-- Problem to solve --
Render the data below as a Markdown table with the columns Row and Line, starting at the line containing "Subject: cell." and ending at the line containing "106L143 110L145 111L149". Number each line in Row and omit blank lines.

Stored records
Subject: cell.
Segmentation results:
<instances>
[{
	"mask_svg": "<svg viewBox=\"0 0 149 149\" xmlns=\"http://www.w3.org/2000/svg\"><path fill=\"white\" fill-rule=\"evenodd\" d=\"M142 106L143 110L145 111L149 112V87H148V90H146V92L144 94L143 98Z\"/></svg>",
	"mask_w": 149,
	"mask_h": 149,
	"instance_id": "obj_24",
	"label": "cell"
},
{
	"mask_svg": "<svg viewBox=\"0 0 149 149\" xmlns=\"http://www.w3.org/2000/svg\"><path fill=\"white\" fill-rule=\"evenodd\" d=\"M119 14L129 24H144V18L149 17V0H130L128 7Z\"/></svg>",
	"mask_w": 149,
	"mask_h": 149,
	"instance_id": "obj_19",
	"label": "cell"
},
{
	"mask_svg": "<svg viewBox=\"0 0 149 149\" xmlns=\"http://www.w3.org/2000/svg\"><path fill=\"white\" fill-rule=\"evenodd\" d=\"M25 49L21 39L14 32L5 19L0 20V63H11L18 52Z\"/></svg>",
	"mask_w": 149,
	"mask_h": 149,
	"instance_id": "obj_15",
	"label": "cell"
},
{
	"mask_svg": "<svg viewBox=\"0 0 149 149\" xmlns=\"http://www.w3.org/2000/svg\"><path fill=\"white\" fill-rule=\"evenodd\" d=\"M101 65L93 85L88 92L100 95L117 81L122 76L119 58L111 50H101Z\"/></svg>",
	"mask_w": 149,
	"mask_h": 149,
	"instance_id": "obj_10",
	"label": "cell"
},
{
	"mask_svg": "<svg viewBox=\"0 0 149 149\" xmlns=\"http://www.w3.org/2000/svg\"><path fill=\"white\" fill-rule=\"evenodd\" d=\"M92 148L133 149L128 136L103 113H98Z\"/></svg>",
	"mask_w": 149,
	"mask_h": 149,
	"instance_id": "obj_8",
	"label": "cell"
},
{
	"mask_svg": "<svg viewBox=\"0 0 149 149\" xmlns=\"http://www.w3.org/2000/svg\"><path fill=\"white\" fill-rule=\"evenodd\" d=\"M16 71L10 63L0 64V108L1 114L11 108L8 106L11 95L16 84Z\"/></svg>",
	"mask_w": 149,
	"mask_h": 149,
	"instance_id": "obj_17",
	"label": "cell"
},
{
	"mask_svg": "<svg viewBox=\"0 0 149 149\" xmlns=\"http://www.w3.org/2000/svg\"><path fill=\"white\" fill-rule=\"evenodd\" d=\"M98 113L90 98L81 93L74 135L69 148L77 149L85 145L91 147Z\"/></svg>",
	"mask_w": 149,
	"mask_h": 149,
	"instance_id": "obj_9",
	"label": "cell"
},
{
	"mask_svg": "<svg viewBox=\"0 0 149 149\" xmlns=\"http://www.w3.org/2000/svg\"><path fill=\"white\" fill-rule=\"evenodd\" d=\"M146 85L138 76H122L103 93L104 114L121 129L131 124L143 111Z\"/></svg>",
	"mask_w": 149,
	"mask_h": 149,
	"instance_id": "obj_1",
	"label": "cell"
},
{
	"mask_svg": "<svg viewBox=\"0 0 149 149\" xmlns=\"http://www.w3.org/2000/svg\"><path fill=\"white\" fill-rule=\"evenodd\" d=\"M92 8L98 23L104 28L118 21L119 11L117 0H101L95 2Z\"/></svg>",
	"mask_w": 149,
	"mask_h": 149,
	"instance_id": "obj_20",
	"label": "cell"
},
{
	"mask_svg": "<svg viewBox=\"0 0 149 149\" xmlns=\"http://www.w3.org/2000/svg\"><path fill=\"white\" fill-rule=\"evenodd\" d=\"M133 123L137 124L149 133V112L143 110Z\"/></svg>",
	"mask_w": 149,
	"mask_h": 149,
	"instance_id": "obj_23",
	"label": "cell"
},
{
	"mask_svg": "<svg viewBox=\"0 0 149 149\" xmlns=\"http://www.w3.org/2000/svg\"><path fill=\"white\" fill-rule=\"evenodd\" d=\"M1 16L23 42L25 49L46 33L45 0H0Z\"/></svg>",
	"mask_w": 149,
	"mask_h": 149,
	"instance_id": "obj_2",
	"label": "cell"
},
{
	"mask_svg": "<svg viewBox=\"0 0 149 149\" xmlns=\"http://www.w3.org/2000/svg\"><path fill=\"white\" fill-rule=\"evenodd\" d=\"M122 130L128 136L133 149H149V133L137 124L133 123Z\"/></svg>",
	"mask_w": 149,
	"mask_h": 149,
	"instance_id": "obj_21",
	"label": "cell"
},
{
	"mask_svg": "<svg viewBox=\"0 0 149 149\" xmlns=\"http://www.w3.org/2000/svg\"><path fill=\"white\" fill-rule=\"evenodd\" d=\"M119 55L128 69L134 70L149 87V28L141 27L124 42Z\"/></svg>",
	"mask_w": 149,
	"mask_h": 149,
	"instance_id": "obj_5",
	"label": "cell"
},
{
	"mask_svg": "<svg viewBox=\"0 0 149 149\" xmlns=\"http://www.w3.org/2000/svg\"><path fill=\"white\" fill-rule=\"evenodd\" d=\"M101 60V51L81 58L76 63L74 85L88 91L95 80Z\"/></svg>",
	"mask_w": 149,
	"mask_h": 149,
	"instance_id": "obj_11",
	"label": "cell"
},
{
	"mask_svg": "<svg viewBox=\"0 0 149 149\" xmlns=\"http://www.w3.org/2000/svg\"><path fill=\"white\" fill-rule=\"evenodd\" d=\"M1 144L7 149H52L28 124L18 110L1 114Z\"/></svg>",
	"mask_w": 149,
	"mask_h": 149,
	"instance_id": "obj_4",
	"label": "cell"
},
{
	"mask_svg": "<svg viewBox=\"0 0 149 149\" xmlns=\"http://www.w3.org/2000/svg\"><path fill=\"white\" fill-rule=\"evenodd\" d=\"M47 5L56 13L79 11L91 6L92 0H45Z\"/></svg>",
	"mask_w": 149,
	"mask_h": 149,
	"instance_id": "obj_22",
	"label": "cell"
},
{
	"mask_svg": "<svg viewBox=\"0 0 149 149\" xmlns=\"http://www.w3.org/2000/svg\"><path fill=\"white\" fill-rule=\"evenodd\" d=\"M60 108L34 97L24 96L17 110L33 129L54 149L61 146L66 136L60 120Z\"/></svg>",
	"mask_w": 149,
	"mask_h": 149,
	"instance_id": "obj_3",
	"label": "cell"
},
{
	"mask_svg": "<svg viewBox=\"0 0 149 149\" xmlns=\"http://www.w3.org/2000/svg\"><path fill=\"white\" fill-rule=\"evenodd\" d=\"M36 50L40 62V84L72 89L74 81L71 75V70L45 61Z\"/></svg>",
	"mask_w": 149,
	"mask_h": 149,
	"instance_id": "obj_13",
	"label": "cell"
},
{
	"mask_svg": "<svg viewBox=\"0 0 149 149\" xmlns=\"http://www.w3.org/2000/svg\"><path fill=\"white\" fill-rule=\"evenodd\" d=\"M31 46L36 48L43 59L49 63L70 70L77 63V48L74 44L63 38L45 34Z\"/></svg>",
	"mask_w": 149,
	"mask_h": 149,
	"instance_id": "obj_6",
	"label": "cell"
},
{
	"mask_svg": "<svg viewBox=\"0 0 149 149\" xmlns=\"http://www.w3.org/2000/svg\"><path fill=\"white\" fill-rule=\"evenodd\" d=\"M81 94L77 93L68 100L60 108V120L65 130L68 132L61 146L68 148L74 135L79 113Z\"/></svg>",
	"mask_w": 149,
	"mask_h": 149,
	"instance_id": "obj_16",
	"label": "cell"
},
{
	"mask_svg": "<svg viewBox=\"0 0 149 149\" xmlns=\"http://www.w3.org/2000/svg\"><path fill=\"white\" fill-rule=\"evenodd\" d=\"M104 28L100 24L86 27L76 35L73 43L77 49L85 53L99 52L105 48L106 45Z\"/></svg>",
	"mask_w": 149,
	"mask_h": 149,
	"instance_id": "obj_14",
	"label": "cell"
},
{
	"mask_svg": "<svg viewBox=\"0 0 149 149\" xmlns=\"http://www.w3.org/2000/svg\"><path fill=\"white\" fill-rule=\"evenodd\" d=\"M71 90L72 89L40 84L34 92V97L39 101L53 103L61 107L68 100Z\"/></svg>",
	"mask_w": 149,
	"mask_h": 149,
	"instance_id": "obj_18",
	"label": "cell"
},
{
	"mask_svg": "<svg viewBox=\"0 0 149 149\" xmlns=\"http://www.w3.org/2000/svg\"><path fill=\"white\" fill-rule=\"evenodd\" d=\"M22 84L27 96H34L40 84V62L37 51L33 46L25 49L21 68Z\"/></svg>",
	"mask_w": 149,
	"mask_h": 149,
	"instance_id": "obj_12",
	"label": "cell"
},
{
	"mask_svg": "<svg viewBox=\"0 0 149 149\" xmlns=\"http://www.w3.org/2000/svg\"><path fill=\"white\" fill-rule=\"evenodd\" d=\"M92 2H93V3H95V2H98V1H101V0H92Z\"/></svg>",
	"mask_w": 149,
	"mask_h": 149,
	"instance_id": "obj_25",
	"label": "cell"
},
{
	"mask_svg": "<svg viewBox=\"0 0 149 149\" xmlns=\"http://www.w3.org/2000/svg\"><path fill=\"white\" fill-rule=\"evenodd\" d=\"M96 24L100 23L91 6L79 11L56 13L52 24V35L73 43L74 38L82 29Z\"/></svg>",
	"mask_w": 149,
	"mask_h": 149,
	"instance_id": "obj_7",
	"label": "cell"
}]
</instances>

==

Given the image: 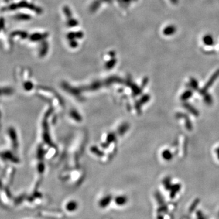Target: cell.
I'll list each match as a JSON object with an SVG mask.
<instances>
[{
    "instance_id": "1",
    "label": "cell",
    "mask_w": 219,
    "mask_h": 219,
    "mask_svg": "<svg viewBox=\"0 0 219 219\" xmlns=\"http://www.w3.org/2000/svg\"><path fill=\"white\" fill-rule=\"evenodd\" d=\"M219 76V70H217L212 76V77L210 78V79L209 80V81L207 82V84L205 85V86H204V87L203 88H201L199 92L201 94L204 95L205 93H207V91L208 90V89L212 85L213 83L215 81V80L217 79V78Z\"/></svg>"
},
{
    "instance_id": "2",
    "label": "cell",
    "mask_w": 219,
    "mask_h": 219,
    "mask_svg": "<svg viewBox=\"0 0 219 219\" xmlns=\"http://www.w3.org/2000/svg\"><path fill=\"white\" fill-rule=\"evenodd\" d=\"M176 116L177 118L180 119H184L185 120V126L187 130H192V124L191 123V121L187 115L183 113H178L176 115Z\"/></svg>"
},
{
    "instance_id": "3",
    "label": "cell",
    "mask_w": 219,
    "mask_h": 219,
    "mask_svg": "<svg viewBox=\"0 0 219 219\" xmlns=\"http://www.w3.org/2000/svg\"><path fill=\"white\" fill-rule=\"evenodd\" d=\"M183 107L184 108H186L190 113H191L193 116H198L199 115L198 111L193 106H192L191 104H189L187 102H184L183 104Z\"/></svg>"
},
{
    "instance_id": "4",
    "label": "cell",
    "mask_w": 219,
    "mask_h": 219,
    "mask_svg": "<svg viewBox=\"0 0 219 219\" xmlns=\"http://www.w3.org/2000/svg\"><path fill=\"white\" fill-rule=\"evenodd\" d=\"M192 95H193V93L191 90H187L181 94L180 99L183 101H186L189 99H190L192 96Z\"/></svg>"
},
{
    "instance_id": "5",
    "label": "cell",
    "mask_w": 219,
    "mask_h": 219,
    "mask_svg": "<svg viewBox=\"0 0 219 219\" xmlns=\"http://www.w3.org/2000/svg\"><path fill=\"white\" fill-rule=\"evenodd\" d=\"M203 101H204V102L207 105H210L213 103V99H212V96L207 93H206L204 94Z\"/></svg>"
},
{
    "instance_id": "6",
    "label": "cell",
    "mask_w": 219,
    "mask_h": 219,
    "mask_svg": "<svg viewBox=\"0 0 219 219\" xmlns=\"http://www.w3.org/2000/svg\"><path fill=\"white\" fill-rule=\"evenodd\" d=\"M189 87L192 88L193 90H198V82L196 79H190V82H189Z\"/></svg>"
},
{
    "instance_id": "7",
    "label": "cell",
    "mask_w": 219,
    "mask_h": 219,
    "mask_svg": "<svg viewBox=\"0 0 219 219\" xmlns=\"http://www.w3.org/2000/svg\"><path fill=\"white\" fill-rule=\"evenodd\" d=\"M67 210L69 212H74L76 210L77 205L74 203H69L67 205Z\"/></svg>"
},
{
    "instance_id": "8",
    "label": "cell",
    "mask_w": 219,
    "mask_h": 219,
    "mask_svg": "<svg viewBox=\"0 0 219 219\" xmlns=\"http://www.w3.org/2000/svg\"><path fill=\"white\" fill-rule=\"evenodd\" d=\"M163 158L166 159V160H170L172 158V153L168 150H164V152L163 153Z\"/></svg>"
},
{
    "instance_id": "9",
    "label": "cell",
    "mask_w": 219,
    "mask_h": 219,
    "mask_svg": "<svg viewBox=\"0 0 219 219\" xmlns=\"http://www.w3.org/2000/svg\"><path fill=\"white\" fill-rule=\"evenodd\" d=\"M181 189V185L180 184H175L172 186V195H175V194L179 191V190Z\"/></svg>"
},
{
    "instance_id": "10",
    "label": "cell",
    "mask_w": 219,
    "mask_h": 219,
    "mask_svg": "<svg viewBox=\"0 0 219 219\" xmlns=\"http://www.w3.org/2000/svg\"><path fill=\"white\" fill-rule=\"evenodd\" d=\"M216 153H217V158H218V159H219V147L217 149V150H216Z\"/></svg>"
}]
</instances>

-- Completed task --
| Row | Line |
|---|---|
| 1 | Subject: cell. |
| 2 | Segmentation results: |
| 3 | <instances> |
| 4 | [{ |
| 5 | 	"mask_svg": "<svg viewBox=\"0 0 149 149\" xmlns=\"http://www.w3.org/2000/svg\"><path fill=\"white\" fill-rule=\"evenodd\" d=\"M142 106L143 110L145 111L149 112V87H148V90H146V92L144 94L143 98Z\"/></svg>", |